■ Provided data ■
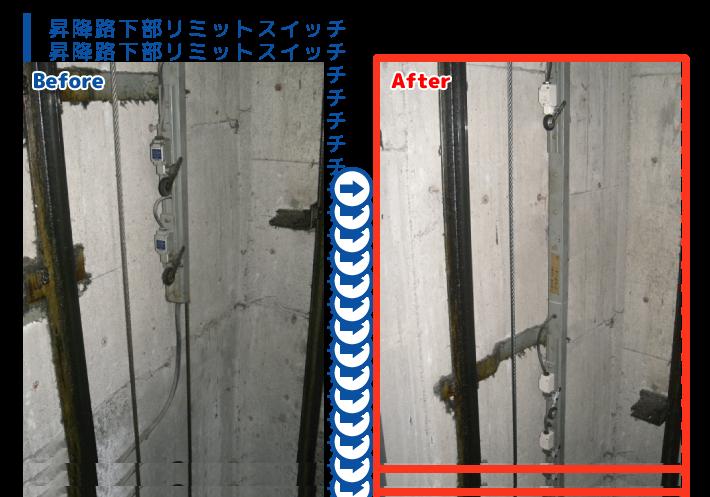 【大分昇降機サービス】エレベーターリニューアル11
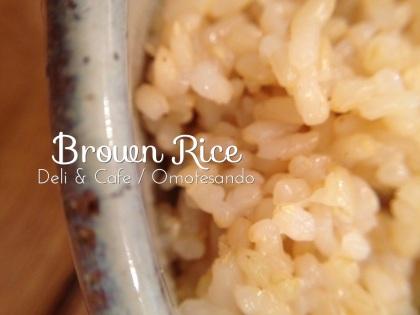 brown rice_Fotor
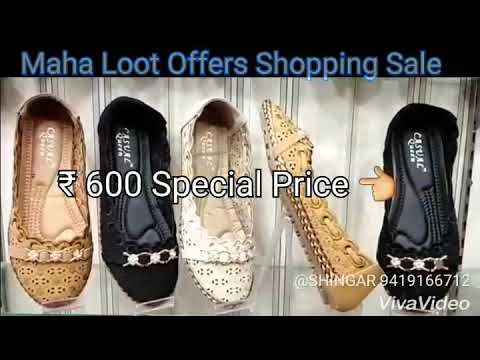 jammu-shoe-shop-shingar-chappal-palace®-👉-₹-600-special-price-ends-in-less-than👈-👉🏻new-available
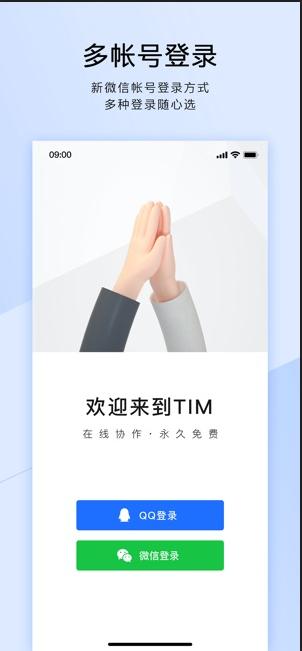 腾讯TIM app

■ Try it ■
Set down the material word for word, and drop every picture from it.

■ Response for this exercise ■
 【大分昇降機サービス】エレベーターリニューアル11
 brown rice_Fotor
 jammu-shoe-shop-shingar-chappal-palace®-👉-₹-600-special-price-ends-in-less-than👈-👉🏻new-available
 腾讯TIM app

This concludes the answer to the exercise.